§ 任务目标:
在关于Delta Lake MERGE实现CDC入湖的文档章节里,Flink读取MySQL的示例中,'connector' 被设为什么值?

§ 文档章节:
......

Delta Lake MERGE操作实现CDC入湖
Delta Lake的MERGE(也称为Upsert)操作如何实现CDC(Change Data Capture)数据入湖?请解释MERGE INTO的语法细节(matched/not matched/when matched then update/insert/delete),以及如何通过Z-Order优化MERGE后的查询性能。给出一个MySQL CDC实时入湖Delta Lake的示例。
回答
屠龙少年
Delta MERGE CDC入湖:
- MERGE语法:
MERGE INTO delta_table AS target
USING cdc_source AS source
ON target.id = source.id
WHEN MATCHED AND source.op_type = 'UPDATE' THEN
UPDATE SET target.name = source.name, target.version = source.version
WHEN MATCHED AND source.op_type = 'DELETE' THEN
DELETE
WHEN NOT MATCHED AND source.op_type = 'INSERT' THEN
INSERT (id, name, version) VALUES (source.id, source.name, source.version)
-
执行原理:
- 读取Delta Log获取当前版本的文件列表
- 根据ON条件找到匹配的目标文件
- 读取目标文件 + CDC增量数据做内存JOIN
- 写入新的Parquet文件(替换旧的)
- 原子提交新的Delta Log
-
Z-Order优化:
OPTIMIZE delta_table ZORDER BY (id, version);- 将相关数据在文件中按Z-order曲线排序
- MERGE时读取更少的数据文件
- 查询时数据跳过更加高效
-
MySQL CDC入湖示例(Flink + Delta):
-- Flink CDC读取MySQL
CREATE TABLE cdc_orders (
id INT, amount DECIMAL, op_type STRING,
PRIMARY KEY (id) NOT ENFORCED
) WITH (
'connector' = 'mysql-cdc',
'hostname' = 'mysql',
'database-name' = 'mydb',
'table-name' = 'orders'
);
-- Delta Lake入湖
INSERT INTO delta_lake.ods.orders
SELECT id, amount, op_type FROM cdc_orders;
-- Delta Sink自动执行MERGE

......

§ 数据展示:
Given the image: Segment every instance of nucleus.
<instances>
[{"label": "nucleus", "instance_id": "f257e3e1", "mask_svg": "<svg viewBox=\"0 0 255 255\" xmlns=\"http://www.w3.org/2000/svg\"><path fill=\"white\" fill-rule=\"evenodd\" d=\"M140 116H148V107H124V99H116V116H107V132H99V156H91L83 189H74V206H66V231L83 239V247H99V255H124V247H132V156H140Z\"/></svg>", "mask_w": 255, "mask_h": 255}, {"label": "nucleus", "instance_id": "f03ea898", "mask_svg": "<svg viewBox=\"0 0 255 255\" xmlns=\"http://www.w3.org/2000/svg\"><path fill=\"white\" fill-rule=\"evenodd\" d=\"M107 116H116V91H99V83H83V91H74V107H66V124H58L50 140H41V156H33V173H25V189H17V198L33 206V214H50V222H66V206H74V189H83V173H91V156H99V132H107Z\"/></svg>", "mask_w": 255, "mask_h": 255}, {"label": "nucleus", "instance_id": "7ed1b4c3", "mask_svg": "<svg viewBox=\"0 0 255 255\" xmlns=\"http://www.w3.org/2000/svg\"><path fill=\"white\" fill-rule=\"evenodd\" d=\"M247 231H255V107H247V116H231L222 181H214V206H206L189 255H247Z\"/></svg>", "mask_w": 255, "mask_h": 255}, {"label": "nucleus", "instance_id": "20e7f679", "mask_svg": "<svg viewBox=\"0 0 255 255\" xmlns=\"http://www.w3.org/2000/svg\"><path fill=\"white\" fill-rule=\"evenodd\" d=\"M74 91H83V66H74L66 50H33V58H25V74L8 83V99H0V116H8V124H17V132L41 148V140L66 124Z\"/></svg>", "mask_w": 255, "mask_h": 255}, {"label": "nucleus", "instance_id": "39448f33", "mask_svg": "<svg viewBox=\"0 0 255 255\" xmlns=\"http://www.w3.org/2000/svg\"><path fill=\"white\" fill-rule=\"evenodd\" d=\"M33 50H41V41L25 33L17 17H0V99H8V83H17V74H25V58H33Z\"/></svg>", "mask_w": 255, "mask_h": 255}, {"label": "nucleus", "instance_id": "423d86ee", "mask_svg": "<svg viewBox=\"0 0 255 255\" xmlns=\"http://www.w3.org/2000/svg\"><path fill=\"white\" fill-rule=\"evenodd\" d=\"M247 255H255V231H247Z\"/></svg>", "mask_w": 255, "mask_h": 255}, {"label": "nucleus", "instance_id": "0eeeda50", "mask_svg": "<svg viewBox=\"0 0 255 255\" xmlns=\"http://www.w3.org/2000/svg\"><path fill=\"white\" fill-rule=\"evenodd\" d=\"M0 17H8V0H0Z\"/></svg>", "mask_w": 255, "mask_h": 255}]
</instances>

......

§ 已解问题:
'mysql-cdc'